As for diseases, Alternaria leaf spot, powdery and downy mildew, anthracnose, and bacterial wilt are the common yellow watermelon issues. So it’s worth it to plant disease-resistant varieties since some of these infections are lethal.
Harvesting Yellow Crimson Watermelon
On average yellow watermelon starts to ripen from 65 to 90 days after you plant the seeds. For all intents and purposes, the ripe crimson watermelon doesn’t look any different than an unripe one. However telltale signs on the vines themselves are clues of how ripe the fruits are.
Take a closer look at the tendrils. If they’re still healthy and green, then the fruit is not ripe yet.

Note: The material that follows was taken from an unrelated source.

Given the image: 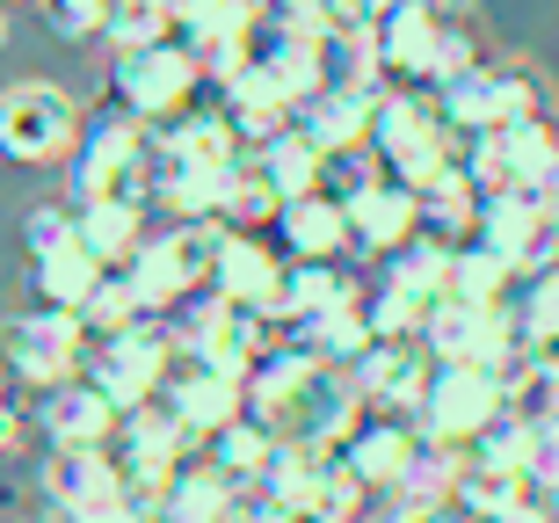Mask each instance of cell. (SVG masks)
<instances>
[{"label":"cell","mask_w":559,"mask_h":523,"mask_svg":"<svg viewBox=\"0 0 559 523\" xmlns=\"http://www.w3.org/2000/svg\"><path fill=\"white\" fill-rule=\"evenodd\" d=\"M167 356H175V320H131L117 335L87 342V364L81 371L103 385V400L124 415V407H145V400L160 393L167 378Z\"/></svg>","instance_id":"9"},{"label":"cell","mask_w":559,"mask_h":523,"mask_svg":"<svg viewBox=\"0 0 559 523\" xmlns=\"http://www.w3.org/2000/svg\"><path fill=\"white\" fill-rule=\"evenodd\" d=\"M0 44H8V8H0Z\"/></svg>","instance_id":"50"},{"label":"cell","mask_w":559,"mask_h":523,"mask_svg":"<svg viewBox=\"0 0 559 523\" xmlns=\"http://www.w3.org/2000/svg\"><path fill=\"white\" fill-rule=\"evenodd\" d=\"M73 233L117 270V262L145 240V204H73Z\"/></svg>","instance_id":"35"},{"label":"cell","mask_w":559,"mask_h":523,"mask_svg":"<svg viewBox=\"0 0 559 523\" xmlns=\"http://www.w3.org/2000/svg\"><path fill=\"white\" fill-rule=\"evenodd\" d=\"M248 495H254V487H240L226 465L211 459V451H189V459L167 473L160 516H167V523H233Z\"/></svg>","instance_id":"21"},{"label":"cell","mask_w":559,"mask_h":523,"mask_svg":"<svg viewBox=\"0 0 559 523\" xmlns=\"http://www.w3.org/2000/svg\"><path fill=\"white\" fill-rule=\"evenodd\" d=\"M479 66V37H473V22L457 15H443V29H436V59H429V87H451L457 73H473Z\"/></svg>","instance_id":"42"},{"label":"cell","mask_w":559,"mask_h":523,"mask_svg":"<svg viewBox=\"0 0 559 523\" xmlns=\"http://www.w3.org/2000/svg\"><path fill=\"white\" fill-rule=\"evenodd\" d=\"M378 523H465L457 502H436V495H393Z\"/></svg>","instance_id":"45"},{"label":"cell","mask_w":559,"mask_h":523,"mask_svg":"<svg viewBox=\"0 0 559 523\" xmlns=\"http://www.w3.org/2000/svg\"><path fill=\"white\" fill-rule=\"evenodd\" d=\"M429 95L465 131H501L523 124V117H545V81L523 59H479L473 73H457L451 87H429Z\"/></svg>","instance_id":"8"},{"label":"cell","mask_w":559,"mask_h":523,"mask_svg":"<svg viewBox=\"0 0 559 523\" xmlns=\"http://www.w3.org/2000/svg\"><path fill=\"white\" fill-rule=\"evenodd\" d=\"M153 400H167V407L189 421V437L211 443L240 407H248V371H233V364H218V356H204L197 342L175 335V356H167V378H160Z\"/></svg>","instance_id":"10"},{"label":"cell","mask_w":559,"mask_h":523,"mask_svg":"<svg viewBox=\"0 0 559 523\" xmlns=\"http://www.w3.org/2000/svg\"><path fill=\"white\" fill-rule=\"evenodd\" d=\"M197 95H204V66L189 59L175 37L139 44V51H117V66H109V103L131 109L139 124H167V117H182Z\"/></svg>","instance_id":"4"},{"label":"cell","mask_w":559,"mask_h":523,"mask_svg":"<svg viewBox=\"0 0 559 523\" xmlns=\"http://www.w3.org/2000/svg\"><path fill=\"white\" fill-rule=\"evenodd\" d=\"M421 421L400 415V407H364L356 415V429L342 437V459H349V473L364 487H378V495H400V480H407V465L421 459Z\"/></svg>","instance_id":"13"},{"label":"cell","mask_w":559,"mask_h":523,"mask_svg":"<svg viewBox=\"0 0 559 523\" xmlns=\"http://www.w3.org/2000/svg\"><path fill=\"white\" fill-rule=\"evenodd\" d=\"M356 292H364V284H356L342 262H290L284 292L270 298V320H276V328H298V320L328 313V306H349Z\"/></svg>","instance_id":"25"},{"label":"cell","mask_w":559,"mask_h":523,"mask_svg":"<svg viewBox=\"0 0 559 523\" xmlns=\"http://www.w3.org/2000/svg\"><path fill=\"white\" fill-rule=\"evenodd\" d=\"M37 487H44V502L73 509V516H87V509H103V502H124V480H117L109 451H51Z\"/></svg>","instance_id":"23"},{"label":"cell","mask_w":559,"mask_h":523,"mask_svg":"<svg viewBox=\"0 0 559 523\" xmlns=\"http://www.w3.org/2000/svg\"><path fill=\"white\" fill-rule=\"evenodd\" d=\"M175 320H182L175 335L197 342V349L218 356V364H233V371H254L262 349L276 342V320L262 313V306H248V298H226V292H197Z\"/></svg>","instance_id":"11"},{"label":"cell","mask_w":559,"mask_h":523,"mask_svg":"<svg viewBox=\"0 0 559 523\" xmlns=\"http://www.w3.org/2000/svg\"><path fill=\"white\" fill-rule=\"evenodd\" d=\"M153 153H160V168H240L248 161V139L233 131V117L211 95V103H189L182 117L153 124Z\"/></svg>","instance_id":"15"},{"label":"cell","mask_w":559,"mask_h":523,"mask_svg":"<svg viewBox=\"0 0 559 523\" xmlns=\"http://www.w3.org/2000/svg\"><path fill=\"white\" fill-rule=\"evenodd\" d=\"M451 502H457V516H509V509L531 502V480H523V465H501V459H473V451H457Z\"/></svg>","instance_id":"26"},{"label":"cell","mask_w":559,"mask_h":523,"mask_svg":"<svg viewBox=\"0 0 559 523\" xmlns=\"http://www.w3.org/2000/svg\"><path fill=\"white\" fill-rule=\"evenodd\" d=\"M407 233H421V197H415V182H400V175L378 168L371 182L349 197V248L356 254H393Z\"/></svg>","instance_id":"20"},{"label":"cell","mask_w":559,"mask_h":523,"mask_svg":"<svg viewBox=\"0 0 559 523\" xmlns=\"http://www.w3.org/2000/svg\"><path fill=\"white\" fill-rule=\"evenodd\" d=\"M37 8H44V22H51L66 44H87V37H103V8L109 0H37Z\"/></svg>","instance_id":"43"},{"label":"cell","mask_w":559,"mask_h":523,"mask_svg":"<svg viewBox=\"0 0 559 523\" xmlns=\"http://www.w3.org/2000/svg\"><path fill=\"white\" fill-rule=\"evenodd\" d=\"M153 124H139L131 109L109 103L103 117L81 124L73 146V204H153Z\"/></svg>","instance_id":"2"},{"label":"cell","mask_w":559,"mask_h":523,"mask_svg":"<svg viewBox=\"0 0 559 523\" xmlns=\"http://www.w3.org/2000/svg\"><path fill=\"white\" fill-rule=\"evenodd\" d=\"M81 103L51 81H15L0 95V153L22 161V168H51V161H73L81 146Z\"/></svg>","instance_id":"5"},{"label":"cell","mask_w":559,"mask_h":523,"mask_svg":"<svg viewBox=\"0 0 559 523\" xmlns=\"http://www.w3.org/2000/svg\"><path fill=\"white\" fill-rule=\"evenodd\" d=\"M356 306H364V328H371V342H407L421 335V320H429L436 298L429 292H407V284H371V292H356Z\"/></svg>","instance_id":"34"},{"label":"cell","mask_w":559,"mask_h":523,"mask_svg":"<svg viewBox=\"0 0 559 523\" xmlns=\"http://www.w3.org/2000/svg\"><path fill=\"white\" fill-rule=\"evenodd\" d=\"M254 523H334L312 502H284V495H254Z\"/></svg>","instance_id":"46"},{"label":"cell","mask_w":559,"mask_h":523,"mask_svg":"<svg viewBox=\"0 0 559 523\" xmlns=\"http://www.w3.org/2000/svg\"><path fill=\"white\" fill-rule=\"evenodd\" d=\"M29 262H37V298H44V306H73V313H81L87 298H95V284L109 276V262L87 248L81 233L59 240L51 254H29Z\"/></svg>","instance_id":"27"},{"label":"cell","mask_w":559,"mask_h":523,"mask_svg":"<svg viewBox=\"0 0 559 523\" xmlns=\"http://www.w3.org/2000/svg\"><path fill=\"white\" fill-rule=\"evenodd\" d=\"M22 240H29V254H51L59 240H73V211L66 204H37L29 218H22Z\"/></svg>","instance_id":"44"},{"label":"cell","mask_w":559,"mask_h":523,"mask_svg":"<svg viewBox=\"0 0 559 523\" xmlns=\"http://www.w3.org/2000/svg\"><path fill=\"white\" fill-rule=\"evenodd\" d=\"M516 320H523V335H531V342L559 335V262L523 270V284H516Z\"/></svg>","instance_id":"40"},{"label":"cell","mask_w":559,"mask_h":523,"mask_svg":"<svg viewBox=\"0 0 559 523\" xmlns=\"http://www.w3.org/2000/svg\"><path fill=\"white\" fill-rule=\"evenodd\" d=\"M443 0H385L371 22V59L385 66L393 87H429V59H436V29H443Z\"/></svg>","instance_id":"14"},{"label":"cell","mask_w":559,"mask_h":523,"mask_svg":"<svg viewBox=\"0 0 559 523\" xmlns=\"http://www.w3.org/2000/svg\"><path fill=\"white\" fill-rule=\"evenodd\" d=\"M226 182L233 168H160L153 175V204L167 218H226Z\"/></svg>","instance_id":"31"},{"label":"cell","mask_w":559,"mask_h":523,"mask_svg":"<svg viewBox=\"0 0 559 523\" xmlns=\"http://www.w3.org/2000/svg\"><path fill=\"white\" fill-rule=\"evenodd\" d=\"M451 254H457V240H443V233H407V240L385 254V276L407 284V292L443 298L451 292Z\"/></svg>","instance_id":"32"},{"label":"cell","mask_w":559,"mask_h":523,"mask_svg":"<svg viewBox=\"0 0 559 523\" xmlns=\"http://www.w3.org/2000/svg\"><path fill=\"white\" fill-rule=\"evenodd\" d=\"M37 429L51 437V451H109L117 407L103 400V385L87 371H73V378H59V385L37 393Z\"/></svg>","instance_id":"16"},{"label":"cell","mask_w":559,"mask_h":523,"mask_svg":"<svg viewBox=\"0 0 559 523\" xmlns=\"http://www.w3.org/2000/svg\"><path fill=\"white\" fill-rule=\"evenodd\" d=\"M516 284H523V270L501 248H487L479 233L457 240V254H451V298H465V306H509Z\"/></svg>","instance_id":"28"},{"label":"cell","mask_w":559,"mask_h":523,"mask_svg":"<svg viewBox=\"0 0 559 523\" xmlns=\"http://www.w3.org/2000/svg\"><path fill=\"white\" fill-rule=\"evenodd\" d=\"M15 443H22V407L0 400V459H15Z\"/></svg>","instance_id":"48"},{"label":"cell","mask_w":559,"mask_h":523,"mask_svg":"<svg viewBox=\"0 0 559 523\" xmlns=\"http://www.w3.org/2000/svg\"><path fill=\"white\" fill-rule=\"evenodd\" d=\"M167 0H109L103 8V37L117 44V51H139V44H160L167 37Z\"/></svg>","instance_id":"39"},{"label":"cell","mask_w":559,"mask_h":523,"mask_svg":"<svg viewBox=\"0 0 559 523\" xmlns=\"http://www.w3.org/2000/svg\"><path fill=\"white\" fill-rule=\"evenodd\" d=\"M371 87H320L312 103H298V131H306L320 153H356L371 146Z\"/></svg>","instance_id":"24"},{"label":"cell","mask_w":559,"mask_h":523,"mask_svg":"<svg viewBox=\"0 0 559 523\" xmlns=\"http://www.w3.org/2000/svg\"><path fill=\"white\" fill-rule=\"evenodd\" d=\"M218 240H226V218H175V233H145L139 248L117 262L131 276V292L153 320H175L189 298L211 284V262H218Z\"/></svg>","instance_id":"3"},{"label":"cell","mask_w":559,"mask_h":523,"mask_svg":"<svg viewBox=\"0 0 559 523\" xmlns=\"http://www.w3.org/2000/svg\"><path fill=\"white\" fill-rule=\"evenodd\" d=\"M501 407H509V385H501L495 364H436L429 385H421V400H415V421H421L429 443L465 451Z\"/></svg>","instance_id":"7"},{"label":"cell","mask_w":559,"mask_h":523,"mask_svg":"<svg viewBox=\"0 0 559 523\" xmlns=\"http://www.w3.org/2000/svg\"><path fill=\"white\" fill-rule=\"evenodd\" d=\"M290 342H298V349L306 356H320V364H342V371H349L356 356L371 349V328H364V306H328V313H312V320H298V328H290Z\"/></svg>","instance_id":"30"},{"label":"cell","mask_w":559,"mask_h":523,"mask_svg":"<svg viewBox=\"0 0 559 523\" xmlns=\"http://www.w3.org/2000/svg\"><path fill=\"white\" fill-rule=\"evenodd\" d=\"M501 146H509V175H516V189H531L545 168L559 161V124L552 109L545 117H523V124H501Z\"/></svg>","instance_id":"37"},{"label":"cell","mask_w":559,"mask_h":523,"mask_svg":"<svg viewBox=\"0 0 559 523\" xmlns=\"http://www.w3.org/2000/svg\"><path fill=\"white\" fill-rule=\"evenodd\" d=\"M81 320H87V342H103V335H117V328H131V320H153V313L139 306L131 276H124V270H109L103 284H95V298L81 306Z\"/></svg>","instance_id":"38"},{"label":"cell","mask_w":559,"mask_h":523,"mask_svg":"<svg viewBox=\"0 0 559 523\" xmlns=\"http://www.w3.org/2000/svg\"><path fill=\"white\" fill-rule=\"evenodd\" d=\"M276 211H284V189H276L270 168L248 153V161L233 168V182H226V226H262V233H270Z\"/></svg>","instance_id":"36"},{"label":"cell","mask_w":559,"mask_h":523,"mask_svg":"<svg viewBox=\"0 0 559 523\" xmlns=\"http://www.w3.org/2000/svg\"><path fill=\"white\" fill-rule=\"evenodd\" d=\"M29 523H37V516H29Z\"/></svg>","instance_id":"52"},{"label":"cell","mask_w":559,"mask_h":523,"mask_svg":"<svg viewBox=\"0 0 559 523\" xmlns=\"http://www.w3.org/2000/svg\"><path fill=\"white\" fill-rule=\"evenodd\" d=\"M0 8H15V0H0Z\"/></svg>","instance_id":"51"},{"label":"cell","mask_w":559,"mask_h":523,"mask_svg":"<svg viewBox=\"0 0 559 523\" xmlns=\"http://www.w3.org/2000/svg\"><path fill=\"white\" fill-rule=\"evenodd\" d=\"M0 364L29 385V393H44V385H59V378H73L87 364V320L73 313V306H29V313H8L0 320Z\"/></svg>","instance_id":"6"},{"label":"cell","mask_w":559,"mask_h":523,"mask_svg":"<svg viewBox=\"0 0 559 523\" xmlns=\"http://www.w3.org/2000/svg\"><path fill=\"white\" fill-rule=\"evenodd\" d=\"M270 233H276V248H284L290 262H342V254H349V204L328 197V189L284 197Z\"/></svg>","instance_id":"22"},{"label":"cell","mask_w":559,"mask_h":523,"mask_svg":"<svg viewBox=\"0 0 559 523\" xmlns=\"http://www.w3.org/2000/svg\"><path fill=\"white\" fill-rule=\"evenodd\" d=\"M211 87H218V109L233 117V131L248 139V153L262 146V139H276V131L298 117V103H290V87L276 81V66H270V59L233 66L226 81H211Z\"/></svg>","instance_id":"19"},{"label":"cell","mask_w":559,"mask_h":523,"mask_svg":"<svg viewBox=\"0 0 559 523\" xmlns=\"http://www.w3.org/2000/svg\"><path fill=\"white\" fill-rule=\"evenodd\" d=\"M81 523H160L153 509H139V502H103V509H87Z\"/></svg>","instance_id":"47"},{"label":"cell","mask_w":559,"mask_h":523,"mask_svg":"<svg viewBox=\"0 0 559 523\" xmlns=\"http://www.w3.org/2000/svg\"><path fill=\"white\" fill-rule=\"evenodd\" d=\"M429 371H436L429 342L407 335V342H371V349L349 364V385H356V400H364V407H400V415H415V400H421V385H429Z\"/></svg>","instance_id":"17"},{"label":"cell","mask_w":559,"mask_h":523,"mask_svg":"<svg viewBox=\"0 0 559 523\" xmlns=\"http://www.w3.org/2000/svg\"><path fill=\"white\" fill-rule=\"evenodd\" d=\"M473 233L487 240V248H501L516 270L559 262V211H545L531 189H495V197H479Z\"/></svg>","instance_id":"12"},{"label":"cell","mask_w":559,"mask_h":523,"mask_svg":"<svg viewBox=\"0 0 559 523\" xmlns=\"http://www.w3.org/2000/svg\"><path fill=\"white\" fill-rule=\"evenodd\" d=\"M284 270H290V254L276 248V240H262V226H226V240H218V262H211V284H204V292L248 298V306H262V313H270V298L284 292Z\"/></svg>","instance_id":"18"},{"label":"cell","mask_w":559,"mask_h":523,"mask_svg":"<svg viewBox=\"0 0 559 523\" xmlns=\"http://www.w3.org/2000/svg\"><path fill=\"white\" fill-rule=\"evenodd\" d=\"M531 502H538V509H545V516H552V523H559V480H552V487H538V495H531Z\"/></svg>","instance_id":"49"},{"label":"cell","mask_w":559,"mask_h":523,"mask_svg":"<svg viewBox=\"0 0 559 523\" xmlns=\"http://www.w3.org/2000/svg\"><path fill=\"white\" fill-rule=\"evenodd\" d=\"M248 407L270 421L284 443H328V451H342V437H349L356 415H364L349 371L306 356L298 342H290V349L270 342V349H262V364L248 371Z\"/></svg>","instance_id":"1"},{"label":"cell","mask_w":559,"mask_h":523,"mask_svg":"<svg viewBox=\"0 0 559 523\" xmlns=\"http://www.w3.org/2000/svg\"><path fill=\"white\" fill-rule=\"evenodd\" d=\"M254 161L270 168V182L284 189V197H306V189H320V168H328V153H320L306 131H298V117H290L276 139H262V146H254Z\"/></svg>","instance_id":"33"},{"label":"cell","mask_w":559,"mask_h":523,"mask_svg":"<svg viewBox=\"0 0 559 523\" xmlns=\"http://www.w3.org/2000/svg\"><path fill=\"white\" fill-rule=\"evenodd\" d=\"M276 443H284V437H276L270 421L254 415V407H240V415H233L226 429H218V437L204 443V451H211L218 465H226V473H233L240 487H262V473H270V459H276Z\"/></svg>","instance_id":"29"},{"label":"cell","mask_w":559,"mask_h":523,"mask_svg":"<svg viewBox=\"0 0 559 523\" xmlns=\"http://www.w3.org/2000/svg\"><path fill=\"white\" fill-rule=\"evenodd\" d=\"M364 495H371V487H364V480L349 473V459H342V451H328V465L312 473V495H306V502H312V509H328L334 523H356Z\"/></svg>","instance_id":"41"}]
</instances>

However, if the tendrils have turned brown and are dying, then the harvest day is near.
Turn the watermelon a little and check the side in contact with the soil. If it’s turned from white to yellow then the fruit is ripe. And when you slap the fruit with your open palm, it will make a dull hollow sound. Once cut, yellow watermelons stop ripening, so if it’s not ripe, the fruit becomes inedible.
Use a sharp knife to cut the watermelon’s stem. You can store it for a few weeks in a cool place. If you cut it, then put it in the fridge and consume it within 4 days.